§ THE EXERCISE: Could you set down, word for word, the part of the message on NUMA balancing below that starts with "I think with" and goes on through "is pretty meaningless."?

§ GIVEN TEXT:
========================================
This all now makes sense. Looking at the numa balancing code a bit you can see
that it still uses load so it will still be subject to making bogus decisions
based on the weighted load. In this case it's been actively working against the
load balancer because of that.

I think with the three numa levels on this system the numa balancing was able to
win more often. We don't see the same level of this result on systems with only
one SD_NUMA level.

Following the other part of this thread, I have to add that I'm of the opinion
that the weighted load (which is all we have now I believe) really should be used
only in extreme cases of overload to deal with fairness. And even then maybe not.
As far as I can see, once the fair group scheduling is involved, that load is
basically a random number between 1 and 1024. It really has no bearing on how
much "load" a task will put on a cpu. Any comparison of that to cpu capacity
is pretty meaningless.

I'm sure there are workloads for which the numa balancing is more important. But
even then I suspect it is making the wrong decisions more often than not. I think
a similar rework may be needed :)

I've asked our perf team to try the full battery of tests with numa balancing
disabled to see what it shows across the board.


Good job on this and thanks for the time looking at my specific issues.


As far as this series is concerned, and as far as it matters:

Acked-by: Phil Auld <pauld@xxxxxxxxxx>



Cheers,
Phil

--
========================================
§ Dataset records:
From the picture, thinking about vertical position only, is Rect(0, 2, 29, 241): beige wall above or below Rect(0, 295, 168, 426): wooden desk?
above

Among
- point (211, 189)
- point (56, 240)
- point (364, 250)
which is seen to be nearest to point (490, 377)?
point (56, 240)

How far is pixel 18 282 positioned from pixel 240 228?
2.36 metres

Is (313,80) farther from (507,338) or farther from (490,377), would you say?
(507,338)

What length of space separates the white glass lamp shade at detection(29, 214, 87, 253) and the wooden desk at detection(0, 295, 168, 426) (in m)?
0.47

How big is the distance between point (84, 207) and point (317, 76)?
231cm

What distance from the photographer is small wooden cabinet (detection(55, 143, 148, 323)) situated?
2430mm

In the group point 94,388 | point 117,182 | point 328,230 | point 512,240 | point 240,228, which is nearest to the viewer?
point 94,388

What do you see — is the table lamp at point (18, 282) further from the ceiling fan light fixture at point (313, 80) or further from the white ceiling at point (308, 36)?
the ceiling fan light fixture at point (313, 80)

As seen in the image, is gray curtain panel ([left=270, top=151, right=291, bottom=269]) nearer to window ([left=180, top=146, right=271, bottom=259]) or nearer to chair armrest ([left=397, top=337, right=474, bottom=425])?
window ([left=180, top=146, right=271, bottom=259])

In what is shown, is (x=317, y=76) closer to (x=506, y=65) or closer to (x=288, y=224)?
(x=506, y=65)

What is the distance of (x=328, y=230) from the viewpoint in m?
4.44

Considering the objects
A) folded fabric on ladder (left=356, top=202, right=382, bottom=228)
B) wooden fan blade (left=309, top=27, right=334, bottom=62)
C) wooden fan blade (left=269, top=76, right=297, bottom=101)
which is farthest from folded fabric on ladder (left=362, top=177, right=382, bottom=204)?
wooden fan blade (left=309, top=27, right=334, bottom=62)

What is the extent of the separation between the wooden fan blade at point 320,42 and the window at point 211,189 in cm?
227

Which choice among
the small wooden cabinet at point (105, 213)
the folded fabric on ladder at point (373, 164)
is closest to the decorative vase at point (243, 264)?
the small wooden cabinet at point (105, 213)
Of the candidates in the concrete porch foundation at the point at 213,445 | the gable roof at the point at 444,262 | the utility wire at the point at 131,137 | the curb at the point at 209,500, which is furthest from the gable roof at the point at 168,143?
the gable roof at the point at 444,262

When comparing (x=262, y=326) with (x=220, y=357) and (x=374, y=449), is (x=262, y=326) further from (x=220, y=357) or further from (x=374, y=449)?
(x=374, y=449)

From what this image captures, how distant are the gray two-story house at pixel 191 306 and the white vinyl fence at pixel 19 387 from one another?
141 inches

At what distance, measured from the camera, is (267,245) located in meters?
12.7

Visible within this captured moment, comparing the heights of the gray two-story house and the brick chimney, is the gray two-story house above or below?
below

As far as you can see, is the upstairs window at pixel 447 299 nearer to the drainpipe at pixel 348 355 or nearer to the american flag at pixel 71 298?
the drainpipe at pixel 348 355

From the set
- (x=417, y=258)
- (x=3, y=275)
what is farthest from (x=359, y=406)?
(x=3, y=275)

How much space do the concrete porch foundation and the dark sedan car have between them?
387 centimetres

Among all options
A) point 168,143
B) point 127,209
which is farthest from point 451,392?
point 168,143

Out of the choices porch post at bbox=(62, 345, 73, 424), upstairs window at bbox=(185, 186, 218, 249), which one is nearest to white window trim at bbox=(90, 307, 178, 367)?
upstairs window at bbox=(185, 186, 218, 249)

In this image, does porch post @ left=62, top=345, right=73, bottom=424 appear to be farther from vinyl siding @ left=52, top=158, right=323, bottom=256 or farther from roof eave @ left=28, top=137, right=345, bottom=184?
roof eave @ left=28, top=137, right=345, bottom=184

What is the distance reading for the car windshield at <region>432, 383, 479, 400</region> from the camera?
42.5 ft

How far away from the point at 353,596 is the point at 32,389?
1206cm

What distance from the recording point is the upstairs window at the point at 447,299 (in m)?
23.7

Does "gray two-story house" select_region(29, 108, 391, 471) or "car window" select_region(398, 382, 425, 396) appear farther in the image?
========================================
§ COMPLETE OUTPUT:
I think with the three numa levels on this system the numa balancing was able to
win more often. We don't see the same level of this result on systems with only
one SD_NUMA level.

Following the other part of this thread, I have to add that I'm of the opinion
that the weighted load (which is all we have now I believe) really should be used
only in extreme cases of overload to deal with fairness. And even then maybe not.
As far as I can see, once the fair group scheduling is involved, that load is
basically a random number between 1 and 1024. It really has no bearing on how
much "load" a task will put on a cpu. Any comparison of that to cpu capacity
is pretty meaningless.